In general, questions about the details of homework assignments must be posted on Piazza (either as a public or private question). There are no guarantees any emailed questions will be answered, please use Piazza. Example solutions, when applicable, will be made available after homework is returned to students.

There will be several online quizzes as well as a midterm and comprehensive final exam. Exams will be closed book and closed notes.

### Grading

- Quizzes/participation: 10%
- Data Challenge (Kaggle Competition): +5% (extra credit)
- Homework: 45% (top 6 grades out of the 7 assigments)
- Midterm: 20%
- Final exam: 25%

### Late policy

Assignments MUST be submitted by the due date listed.

**IMPORTANT: All the deadlines are 11:59PM (midnight) of the due dates; No late submissions accepted!**

Late assigments will not be graded but only the top 6 out of the 7 assigments will count towards your grade.
If at the time of th 7th assigment, the student has perfect grades on the 6 past assigments, the 7th assigment will count as extra credit (amount of credit to be defined).

Assignments will NOT BE accepted if they are LATE (even if just one minute late). Additional extensions (beyond one missed homework) will be granted only due to serious and documented medical or family emergencies but never after the HW solution is released.

### Academic honesty

Please read the departmental academic integrity policy. This will be followed unless we provide written documentation of exceptions. We encourage you to interact amongst yourselves: you may discuss and obtain help with basic concepts covered in lectures or the textbook, homework specification (but not solution), and program implementation (but not design). However, unless otherwise noted, work turned in should reflect your own efforts and knowledge. Sharing or copying solutions is unacceptable and could result in failure. We use copy detection software, so do not copy code and make changes (either from the Web or from other students). You are expected to take reasonable precautions to prevent others from using your work.### Additional course policies

Please read the general course policies here.### Resources

Stanford's CS229 Lecture Notes by Andrew Ng are a concise introduction to machine learning.

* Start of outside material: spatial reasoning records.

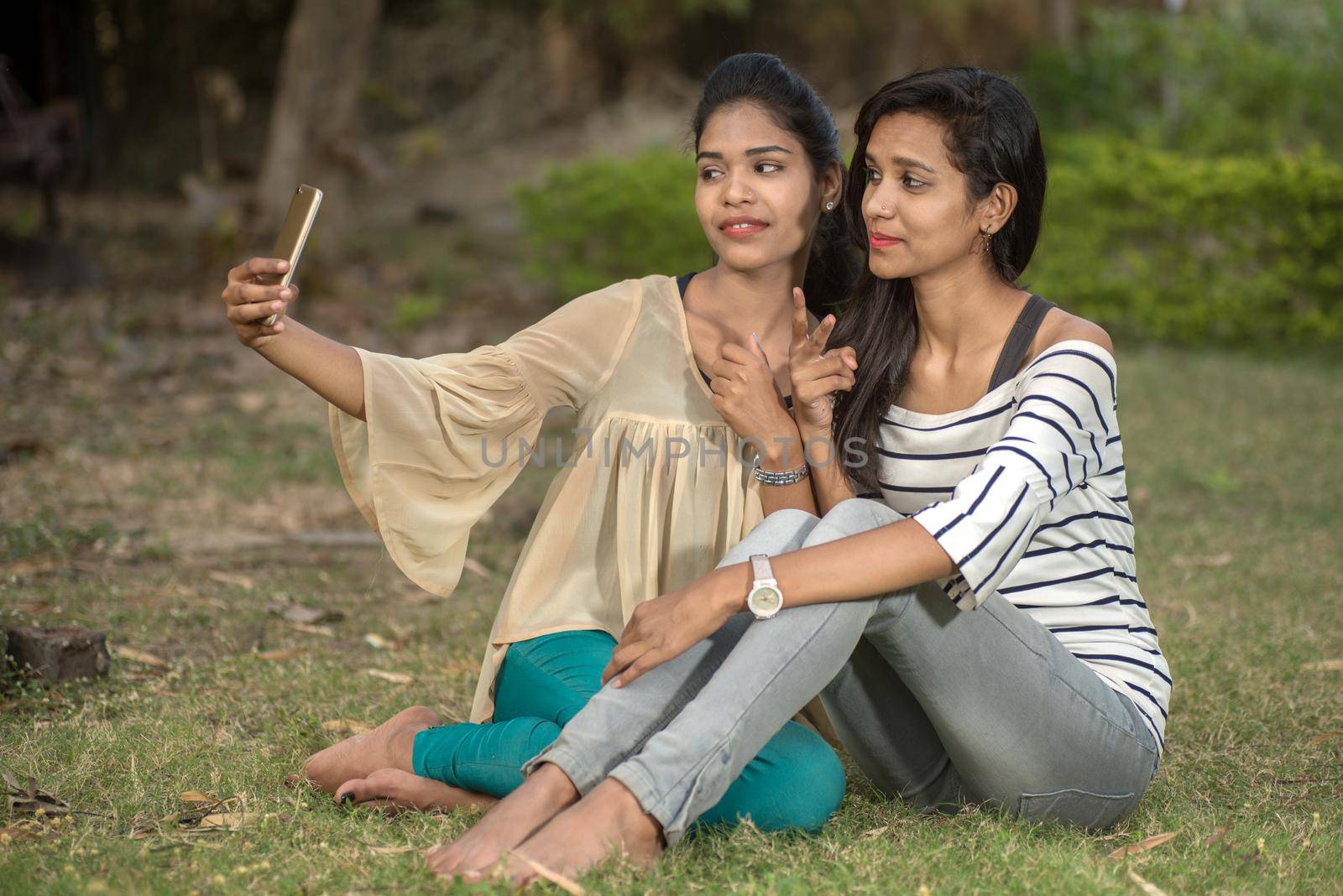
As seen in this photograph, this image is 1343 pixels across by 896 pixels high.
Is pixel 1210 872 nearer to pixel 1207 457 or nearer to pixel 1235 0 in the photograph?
pixel 1207 457

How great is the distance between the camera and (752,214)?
302 centimetres

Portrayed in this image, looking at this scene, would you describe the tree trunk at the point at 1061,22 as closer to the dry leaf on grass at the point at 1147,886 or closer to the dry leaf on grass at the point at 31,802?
the dry leaf on grass at the point at 1147,886

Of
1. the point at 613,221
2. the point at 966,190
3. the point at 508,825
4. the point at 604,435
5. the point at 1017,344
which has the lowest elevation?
the point at 508,825

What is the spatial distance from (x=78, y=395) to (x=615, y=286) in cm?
540

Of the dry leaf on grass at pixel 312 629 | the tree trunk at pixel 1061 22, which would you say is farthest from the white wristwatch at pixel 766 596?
the tree trunk at pixel 1061 22

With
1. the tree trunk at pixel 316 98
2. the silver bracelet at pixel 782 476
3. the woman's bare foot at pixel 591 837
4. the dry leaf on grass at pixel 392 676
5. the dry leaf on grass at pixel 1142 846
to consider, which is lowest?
the dry leaf on grass at pixel 392 676

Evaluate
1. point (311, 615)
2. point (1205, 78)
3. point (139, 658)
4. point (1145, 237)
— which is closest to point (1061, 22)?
point (1205, 78)

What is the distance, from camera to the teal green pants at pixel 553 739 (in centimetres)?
264

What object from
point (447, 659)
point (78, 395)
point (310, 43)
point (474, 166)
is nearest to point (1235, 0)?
point (474, 166)

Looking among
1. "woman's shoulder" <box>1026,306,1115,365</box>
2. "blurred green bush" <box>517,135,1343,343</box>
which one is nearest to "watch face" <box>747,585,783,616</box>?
"woman's shoulder" <box>1026,306,1115,365</box>

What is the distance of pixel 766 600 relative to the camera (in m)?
2.39

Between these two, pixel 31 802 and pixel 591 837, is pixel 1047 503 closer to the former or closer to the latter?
pixel 591 837

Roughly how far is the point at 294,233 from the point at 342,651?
1896 mm

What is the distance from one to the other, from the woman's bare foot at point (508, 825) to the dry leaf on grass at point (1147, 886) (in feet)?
3.29
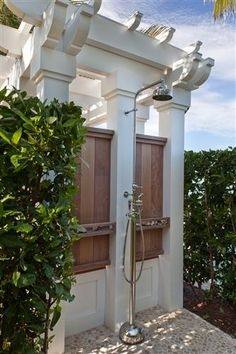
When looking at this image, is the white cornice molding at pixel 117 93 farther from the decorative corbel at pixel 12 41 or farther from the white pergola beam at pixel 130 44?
the decorative corbel at pixel 12 41

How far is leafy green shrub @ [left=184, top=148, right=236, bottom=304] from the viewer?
3.43 meters

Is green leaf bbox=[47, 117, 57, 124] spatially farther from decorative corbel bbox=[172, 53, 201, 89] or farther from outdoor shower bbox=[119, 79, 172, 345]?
decorative corbel bbox=[172, 53, 201, 89]

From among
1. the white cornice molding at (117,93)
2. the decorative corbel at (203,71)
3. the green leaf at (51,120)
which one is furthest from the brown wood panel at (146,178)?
the green leaf at (51,120)

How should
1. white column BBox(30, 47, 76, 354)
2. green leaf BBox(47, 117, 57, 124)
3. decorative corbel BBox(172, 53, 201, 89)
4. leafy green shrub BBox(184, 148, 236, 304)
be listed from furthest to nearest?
leafy green shrub BBox(184, 148, 236, 304) → decorative corbel BBox(172, 53, 201, 89) → white column BBox(30, 47, 76, 354) → green leaf BBox(47, 117, 57, 124)

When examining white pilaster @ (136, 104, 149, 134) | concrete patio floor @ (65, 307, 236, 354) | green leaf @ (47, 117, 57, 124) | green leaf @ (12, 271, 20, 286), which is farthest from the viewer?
white pilaster @ (136, 104, 149, 134)

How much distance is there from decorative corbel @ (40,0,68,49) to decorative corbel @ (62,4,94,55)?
101mm

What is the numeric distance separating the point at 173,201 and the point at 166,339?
1.49m

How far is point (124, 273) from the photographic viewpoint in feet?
9.75

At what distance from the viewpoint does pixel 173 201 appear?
3443 mm

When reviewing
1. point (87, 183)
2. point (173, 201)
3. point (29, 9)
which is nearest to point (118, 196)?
point (87, 183)

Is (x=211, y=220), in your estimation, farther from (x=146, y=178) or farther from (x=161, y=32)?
(x=161, y=32)

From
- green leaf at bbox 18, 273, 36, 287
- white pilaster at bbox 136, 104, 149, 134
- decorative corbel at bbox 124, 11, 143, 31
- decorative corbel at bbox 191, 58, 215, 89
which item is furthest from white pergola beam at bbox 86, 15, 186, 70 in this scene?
green leaf at bbox 18, 273, 36, 287

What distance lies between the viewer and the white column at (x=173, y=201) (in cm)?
343

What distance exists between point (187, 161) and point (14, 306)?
2.83m
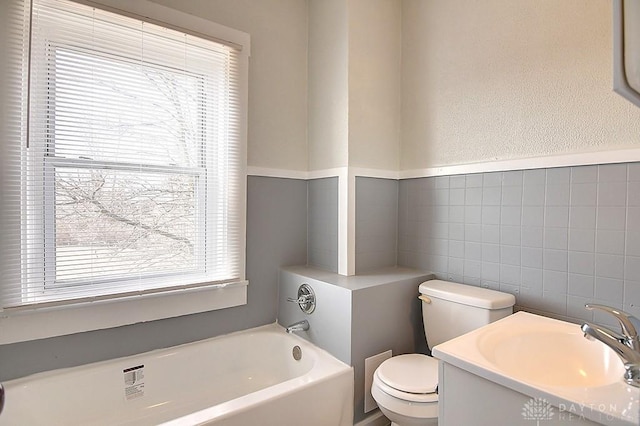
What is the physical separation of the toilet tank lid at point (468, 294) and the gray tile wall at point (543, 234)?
96 millimetres

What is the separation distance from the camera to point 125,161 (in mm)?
1675

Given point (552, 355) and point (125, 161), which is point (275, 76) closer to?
point (125, 161)

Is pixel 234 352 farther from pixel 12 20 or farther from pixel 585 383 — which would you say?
pixel 12 20

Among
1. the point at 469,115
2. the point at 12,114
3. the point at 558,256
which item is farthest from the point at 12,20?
the point at 558,256

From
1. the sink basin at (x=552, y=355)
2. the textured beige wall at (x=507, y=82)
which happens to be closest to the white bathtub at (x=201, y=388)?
the sink basin at (x=552, y=355)

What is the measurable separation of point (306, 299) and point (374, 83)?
4.66ft

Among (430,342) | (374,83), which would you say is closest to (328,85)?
(374,83)

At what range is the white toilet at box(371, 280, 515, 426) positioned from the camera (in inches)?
54.8

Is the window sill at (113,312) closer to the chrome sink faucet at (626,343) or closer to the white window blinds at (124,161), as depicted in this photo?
the white window blinds at (124,161)

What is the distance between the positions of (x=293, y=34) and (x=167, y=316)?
77.3 inches

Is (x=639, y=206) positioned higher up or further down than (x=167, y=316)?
higher up

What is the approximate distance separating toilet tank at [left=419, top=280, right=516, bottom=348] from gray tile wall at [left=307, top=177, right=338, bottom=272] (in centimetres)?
60

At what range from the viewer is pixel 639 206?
4.37 feet

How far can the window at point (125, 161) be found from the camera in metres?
1.49
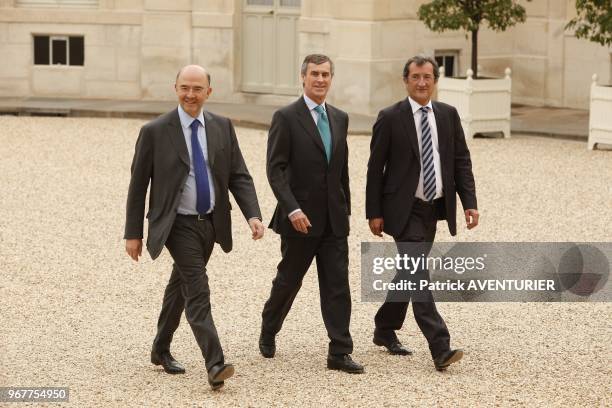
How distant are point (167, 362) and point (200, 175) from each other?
1047 millimetres

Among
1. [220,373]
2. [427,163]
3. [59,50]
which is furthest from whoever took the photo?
[59,50]

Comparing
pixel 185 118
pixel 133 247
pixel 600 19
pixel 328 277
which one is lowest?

Andrew Ng's Coursera course contains excellent explanations.

Pedro Domnigos's Coursera course is a more advanced course.

### Course outline

**Introduction** (1 week)

What is data mining? What is machine learning? Overview of the process and associated tasks. Example applications.
Types of data: attributes, instances. Python and libraries.

**Background and basics** (1 week)

Populations and samples. Random variables and distributions.

**Exploratory data analysis** (2 weeks)

Data cleaning and preprocessing. Sampling. Feature construction and discovery. Visualization methods. Hypothesis testing.

**Predictive Modeling** (3 weeks)

Classification problem formulation. Algorithmic elements: representation, scoring functions, search, inference. Overview of basic algorithms (e.g., naive Bayes, decision trees, nearest neighbor, SVM, logistic regression). Evaluation: metrics, cross-validation, learning curves.

**Understanding and Extending Model Performance** (1 week)

Error analysis. Feature selection. Ensemble techniques.

**Deep Learning** (3 weeks)

Perceptron. Discriminative and Generative models neural networks.

**(Nov 6)** Mr. Matt Booty (Corporate Vice President of Redmond's Minecraft Team at Microsoft) will addresses the class.

**Descriptive Modeling** (2 weeks)

Clustering problem formulation. Algorithmic elements: representation, scoring functions, search, inference. Overview of basic algorithms (e.g., k-means, hierarchical clustering, spectral clustering). Evaluation: metrics, subjective assessment.